Das Tessin ist als Touristenregion die Gewinnerin der Corona-Krise. Besonders beliebt sind die Rustici, die zu kleinen Ferienhäusern umgebauten Ställe. Deshalb hat die Gemeinde Gambarogno eine Sonderaktion unter dem Titel «Verfallenes Rustico für einen symbolischen Franken kaufen» gestartet. Das hat hohe Wellen geschlagen.
Hunderte von Interessenten
Hoch oben am Berg und viele steile Kurven vom See entfernt stehen die verfallenen Steinhäuschen, die für einen Franken zu kaufen sind, sofern man sie stilecht wieder aufbaut. Hunderte von Interessentinnen und Interessenten hätten sich bereits bei der Gemeinde gemeldet. «Wir haben nicht mit so viel Interesse gerechnet», sagt der erstaunte Gemeindepräsident Gianluigi Della Santa. «Vielleicht war auch vielen nicht klar, was das für sie bedeutet, wenn sie so ein Ein-Franken-Rustico kaufen würden.»
Denn der stilechte Umbau der oft ziemlich zerfallenen Gemäuer kostet Zehntausende von Franken.

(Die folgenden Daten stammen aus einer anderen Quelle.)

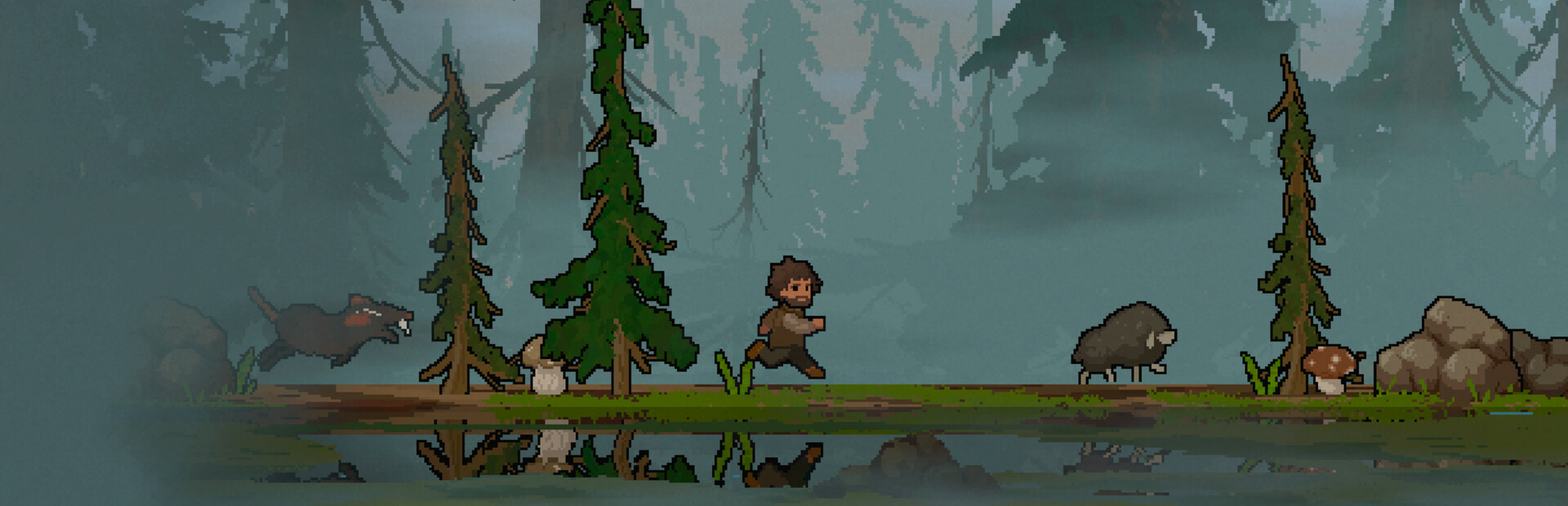 Mistaken Build 23598884 Free Download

Und er ist langwierig, weil alle Auflagen der Behörden eingehalten werden müssen. Wie viele Rustici genau für diesen symbolischen Franken gekauft werden dürfen, entscheiden die Tessiner Kantonsbehörden in diesem Jahr.
Integration erwünscht
Danach entscheidet das Gemeindeparlament von Gambarogno darüber, wie genau die Rustici umgebaut werden können. Denkbar sei auch, dass nicht einzelne Personen, sondern eine Stiftung den Wiederaufbau des Weilers finanziert, sagt Gemeindepräsident Della Santa. Schliesslich sei das Ziel dieser Aktion, dass das entlegene Stückchen Erde wiederbelebt wird.

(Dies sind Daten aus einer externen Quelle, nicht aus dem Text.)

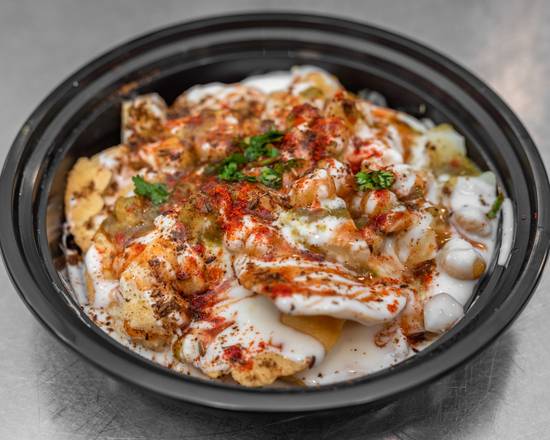 Chaat Papdi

Es soll nicht einfach ein Ferienort sein für Menschen, die sich nicht integrieren wollen. «Ich habe nichts gegen Deutschschweizer Touristen, die ein Rustico kaufen. Aber ich sehe es nicht gern, wenn Leute kommen, die überhaupt keine Lust haben, sich zu integrieren, die kein einziges Wort Italienisch reden», stellt Della Santa klar. «Wer ein Ein-Franken-Rustico kauft, muss Lust haben auf die Geschichte des Ortes. Das ist nichts für Menschen, die nur ein Ferienhaus an der Sonne wollen.»
Hunger auf die Steinhäuschen
Vor diesem Hintergrund dürfte der Run auf die Rustici von Gambarogno möglicherweise etwas kleiner werden. Aber der grundsätzliche Deutschschweizer Hunger auf die Häuschen hält an und ist in der Corona-Krise sogar noch grösser geworden.
Darum hat die Tourismusorganisation von Bellinzona und seinen Tälern sogar einheimische Rustico-Besitzer animiert, ihre Steinhäuschen zu vermieten. Und die ersten, die das tun, sollen dafür einen stolzen Batzen bekommen.